Norwegian Honeynet Project


A chapter of the Honeynet Project

Merry Christmas to all white, gray and blackhats…

December 24th, 2008 by Tor Inge Skaar (0) Misc

Christmas Present As it is always popular to give away homemade christmas packets (perhaps limited to grandparents and parents only), the virtual world shouldn’t be any different. So from all of us to all you… here is our own homemade christmas tree packet.

Read more…

Merry Christmas!

Annual status report

December 1st, 2008 by Tor Inge Skaar (0) Report


We’ve finally managed to compile our annual status report for 2008. Much of the information in it have previously been published as entries on our blog. But some of the details regarding what type of tools we’re using and what kind of systems we’re running, and especially perhaps our lessons learned and changes to the organization are all new stuff. As the report unfortunately states, we’ve not been able to get our GDH-2 node operational. This is by no means a technical issue, but rather as a result of limit time and various practicalities. Malicious VoIP, malicious PDFs, SSH brute force attacks, SQL-injection and executables obfuscated as JPEG are some of the highlighted cases in the report.

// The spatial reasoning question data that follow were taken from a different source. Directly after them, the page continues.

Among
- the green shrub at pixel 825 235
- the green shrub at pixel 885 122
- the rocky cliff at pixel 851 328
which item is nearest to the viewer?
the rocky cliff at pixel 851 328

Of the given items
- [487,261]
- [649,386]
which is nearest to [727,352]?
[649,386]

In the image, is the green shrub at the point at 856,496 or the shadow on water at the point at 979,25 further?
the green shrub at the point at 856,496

The complete report can be found here: annual_status_report_2008.txt

Looking at some SQL-injection attacks

November 11th, 2008 by erlend (0) Analysis,News

By using the techniques described in mkrakvik‘s post, I’ve been looking at the results of quite a few of the different SQL-injection (and XSS attacks) successfully performed against norwegian and danish servers.

The attacks have several common properties:

  • injects a javascript to the attacked page
  • the script is obfuscated
  • the scripts loads several iframes and other scripts
  • the end exploits are ActiveX, .swf or .pdf attacks

The javascripts

The javascripts are usually pointing to a russian or chinese server. They are obfuscated in different ways. Some simply use url-encoding of the actual script combined with unescape() and eval(), while others use complex encryption functions including long encrypted strings that are decrypted by shifting parts of the string and combining parts in different ways.

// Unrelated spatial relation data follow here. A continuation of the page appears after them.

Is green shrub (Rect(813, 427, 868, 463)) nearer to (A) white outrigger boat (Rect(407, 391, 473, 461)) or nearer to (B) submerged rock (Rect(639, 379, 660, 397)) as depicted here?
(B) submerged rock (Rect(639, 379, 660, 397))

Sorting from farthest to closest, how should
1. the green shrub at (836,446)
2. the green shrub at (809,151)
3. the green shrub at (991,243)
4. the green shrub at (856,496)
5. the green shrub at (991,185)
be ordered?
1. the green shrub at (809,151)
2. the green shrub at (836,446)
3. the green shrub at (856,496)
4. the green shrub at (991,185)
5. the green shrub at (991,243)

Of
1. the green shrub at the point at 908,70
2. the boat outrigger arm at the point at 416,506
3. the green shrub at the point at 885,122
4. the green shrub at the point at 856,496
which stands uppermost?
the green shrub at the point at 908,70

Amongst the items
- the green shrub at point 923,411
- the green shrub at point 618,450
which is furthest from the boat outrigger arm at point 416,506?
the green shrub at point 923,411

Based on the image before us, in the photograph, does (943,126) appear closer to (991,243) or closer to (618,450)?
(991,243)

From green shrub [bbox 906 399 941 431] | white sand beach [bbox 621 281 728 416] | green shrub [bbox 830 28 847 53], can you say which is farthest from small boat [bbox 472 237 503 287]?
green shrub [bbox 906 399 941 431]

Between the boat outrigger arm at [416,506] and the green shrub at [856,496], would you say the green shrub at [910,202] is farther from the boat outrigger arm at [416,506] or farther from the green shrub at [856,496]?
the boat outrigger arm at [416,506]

The first script usually loads several different other scripts from servers, often contacted by IP. Many of these servers are probably zombies, and a lot of the servers were no longer serving any scripts (the zombies may have been cleaned out). The attackers were using scripts from several different servers, in case one of their zombies go down. So it’s basically a “hacker cluster” for availability.

End exploits

The end scripts usually contain several different attacks. I’ve seen scripts trying to exploit up to ten different activeX-components, and many of the scripts use both activeX and flash (.swf) attacks.

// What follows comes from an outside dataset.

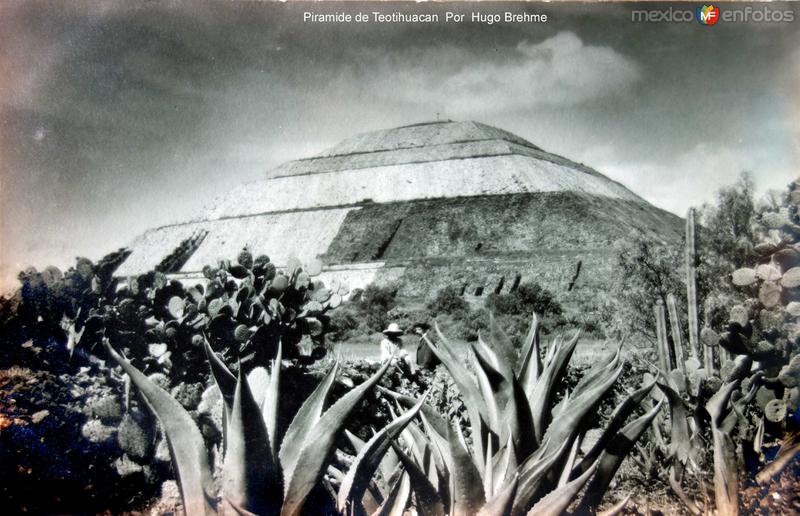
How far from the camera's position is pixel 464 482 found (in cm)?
106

One of the attacks (gcounter.cn) had two activeX attacks downloading two .exe files, two flash files and one pdf. The first .exe files was detected by 22/36 vendors at virustotal.com. The other four files had a lot lower ratios. One of the flash movies was not detected at all. This attack was also analyzed by Morten Kråkvik, and he created this interesting picture. His full post is available in norwegian here: Malware og drive-by exploits

Another attack (found on among others yahoo-union.cn and www.jmlrmg.com) had six different flash movies for IE and six for firefox, yielding a total of 12 flash movies for different versions of flash. They were on average detected by 3/36 of the antivirus vendors on virustotal. I reuploaded one of the flash files three weeks after the initial upload, and it’s now detected by 13/36 vendors: virustotal analysis

Protecting your browser and your web site users

  1. Keep your web sites free of SQL-injection and XSS exploits – OWASP has some good resources for SQL-injection and XSS mitigation
  2. Focus on security during the entire development projects – not just at the end or the beginning
  3. Allow your developers to take security trainings. Security can only be achieved through collaborative effort – it’s not the responsibility of a single person
  4. Keep up to date on all web browser, web browser plugin and OS patches.
  5. Keep your antivirus up to date (some of the exploits I found were “old” and detected by most of the vendors)
  6. Don’t visit links you get in emails, social networks or on IM without verifying that they are actually from the person they claim to be.
  7. Consider using the noscript-plugin if you are an advanced firefox user

VoIP attacks are escalating

October 19th, 2008 by sjur (2) News

There has been numerous VoIP attacks from very different sources the latest months. In this article we will go through attacks towards two different companies in Norway. I will explain how they did it and how you can protect yourself against it.

Who was the attackers?

The attackers IP adresses:

  • 124.217.230.238
  • 124.217.230.225
  • 213.130.74.70
  • 213.130.74.72

The first two IP adresses belongs to “Piradius” network in Malaysia.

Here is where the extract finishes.